Before that he ran reddit, an online community for sharing and discussing interesting things on the internet that does more than two billion pageviews a month. Both run their entire operations on Amazon’s EC2. Jeremy has keynoted at conferences such as PyCon and Cloud Connect, and holds a cognitive Science degree from UC Berkeley.

Presentation: "Netflix: Movies when you want, where you want, from the cloud!"

Time: Monday 16:50 - 17:50

Location: Salon D

Abstract:
"Why Netflix, why cloud, why AWS?"  Netflix has over 26 million users and represents over 30% of all internet traffic at some times of the day.  Using Amazon Web Services as a command and control layer for hundreds of different device types and millions of devices, learn how Netflix takes advantage of the EC2 ecosystem to provide what amounts to a Java (and soon Python) PaaS.  We'll walk through how Netflix stores its data in Cassandra and how it was moved from Oracle; Big Data at Netflix; how we use auto-scaling and multi-AZ/multi-region deployments to maintain reliability; and how we use the "monkeys" to maintain reliability and keep costs down.  Lastly, you'll learn how a public cloud architecture differs from a datacenter architecture and what advantages and disadvantages that provides.

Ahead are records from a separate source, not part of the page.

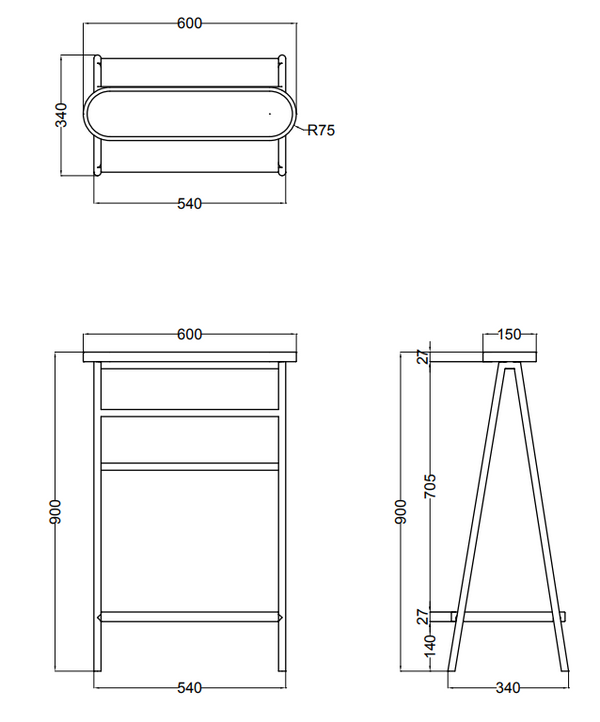 600
340
R75
540
600
900
540
150
27
705
900
27
140
340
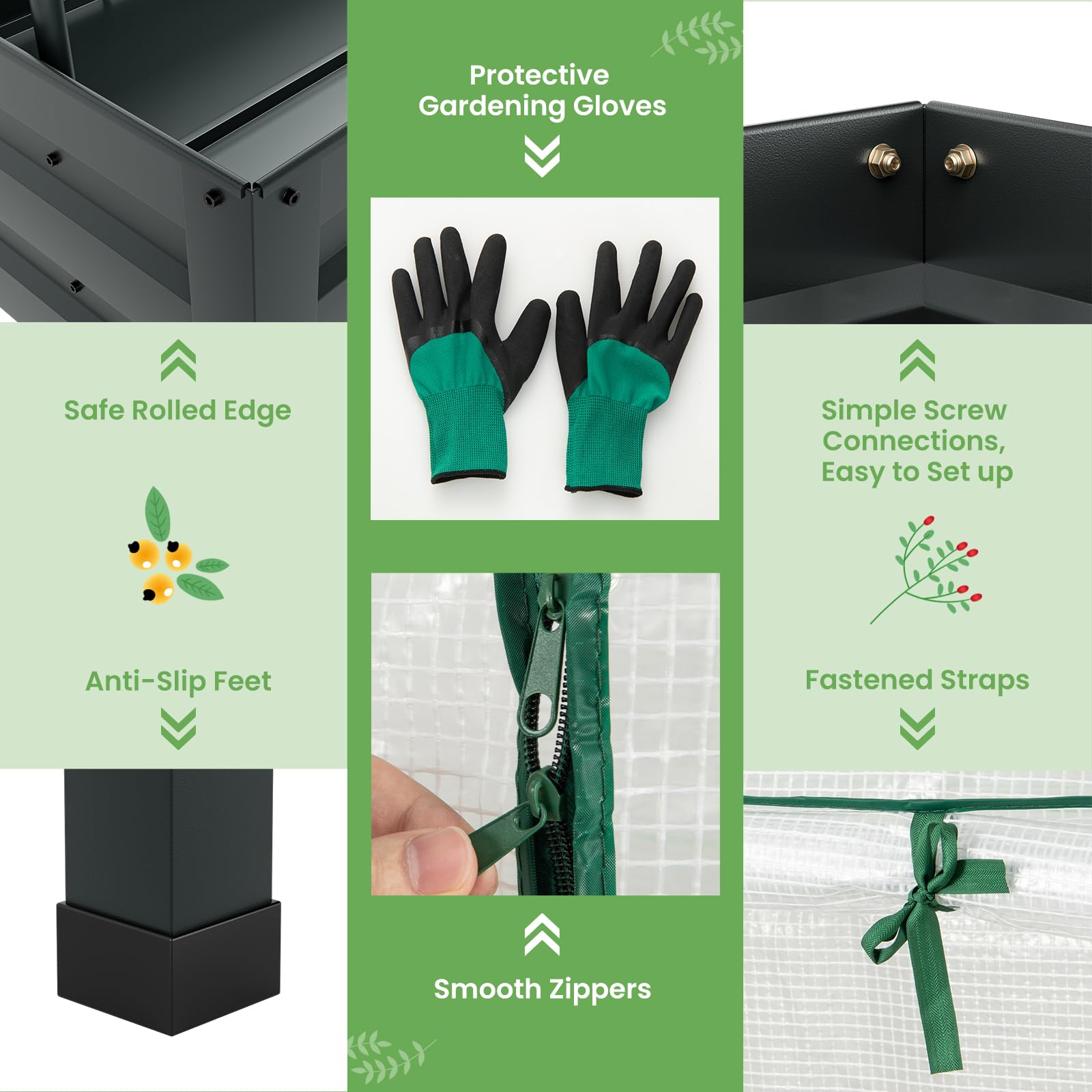 Safe Rolled Edge

Anti-Slip Feet

Protective Gardening Gloves

Smooth Zippers

Simple Screw Connections, Easy to Set up

Fastened Straps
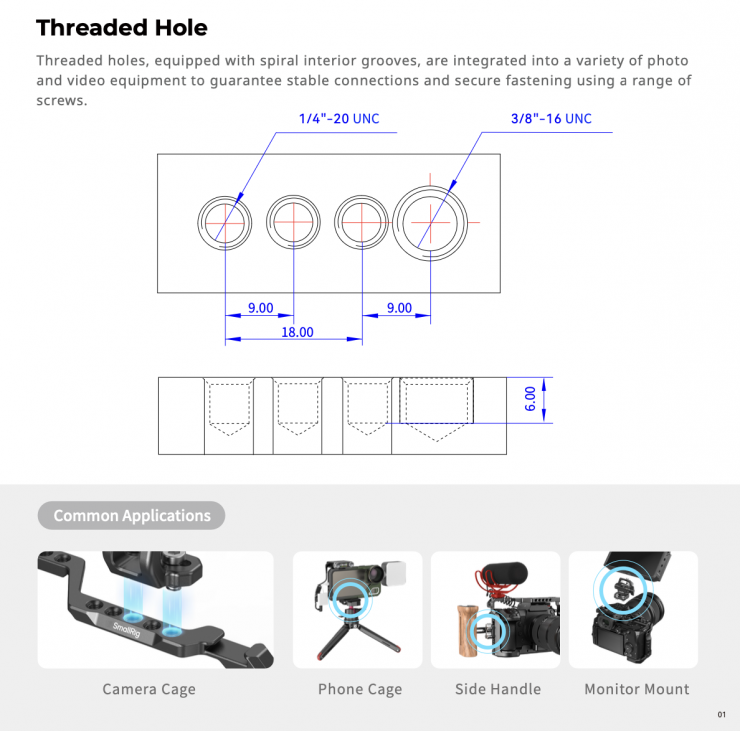 Threaded Hole

Threaded holes, equipped with spiral interior grooves, are integrated into a variety of photo and video equipment to guarantee stable connections and secure fastening using a range of screws.

1/4"-20 UNC

3/8"-16 UNC

9.00

9.00

18.00

6.00

Common Applications

SmallRig

Camera Cage

Phone Cage

Side Handle

Monitor Mount

01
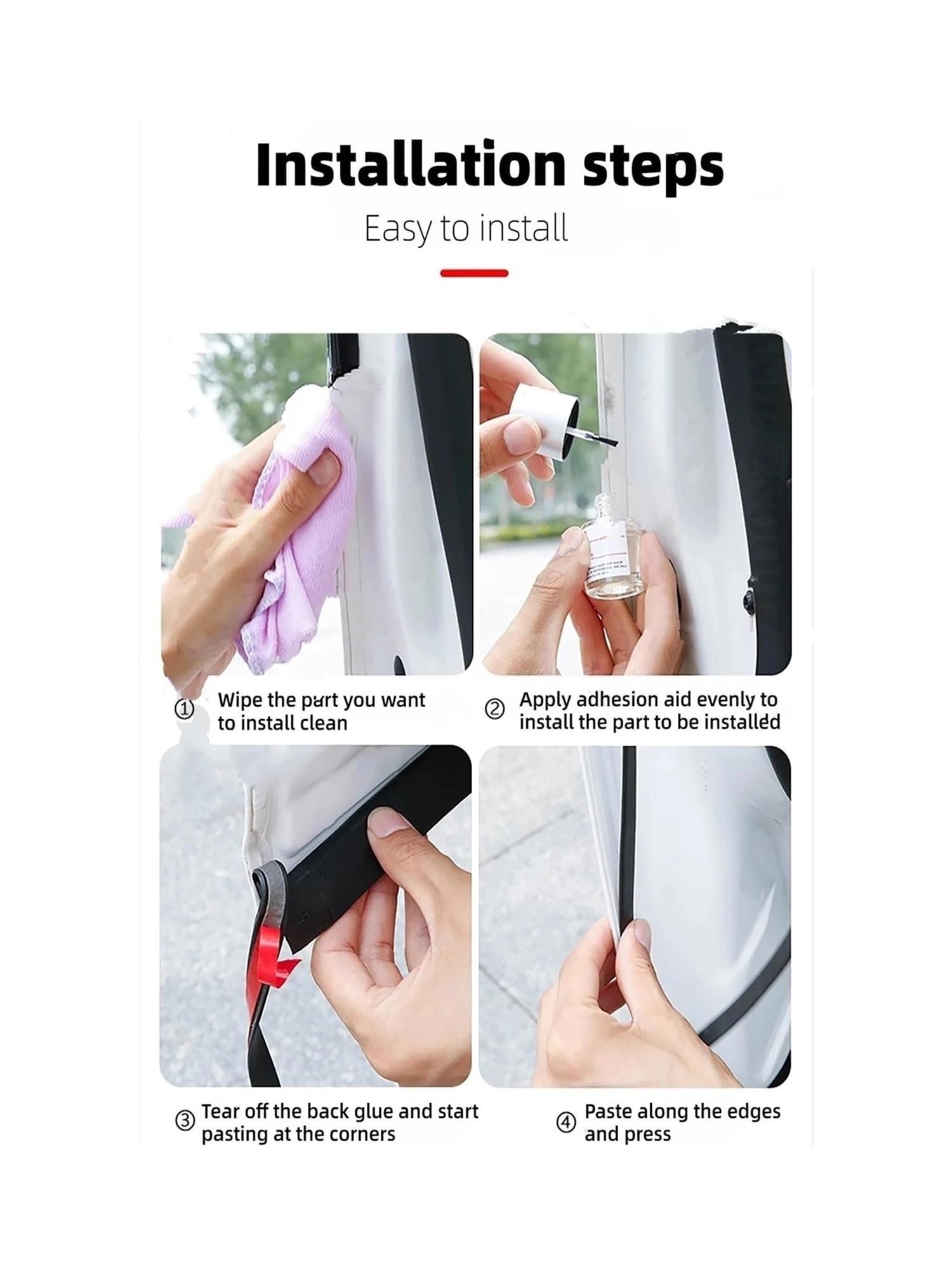 Installation steps

Easy to install

① Wipe the part you want to install clean

② Apply adhesion aid evenly to install the part to be installed

③ Tear off the back glue and start pasting at the corners

④ Paste along the edges and press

Presentation: "From Private to Public Clouds - Ins and Outs, Dos and Don'ts, and Gotchas"

Time: Tuesday 15:30 - 16:30

Location: Salon I

Abstract:
Netflix runs 100%* of it's operations in Amazon's public cloud, EC2, and so does reddit.  Come hear Jeremy Edberg, Netflix's Reliability Architect and formerly reddit's operations manager, tell the story of their transitions from running their own datacenter to EC2, the reasons for the chance, and the issues they've had to overcome to make it work.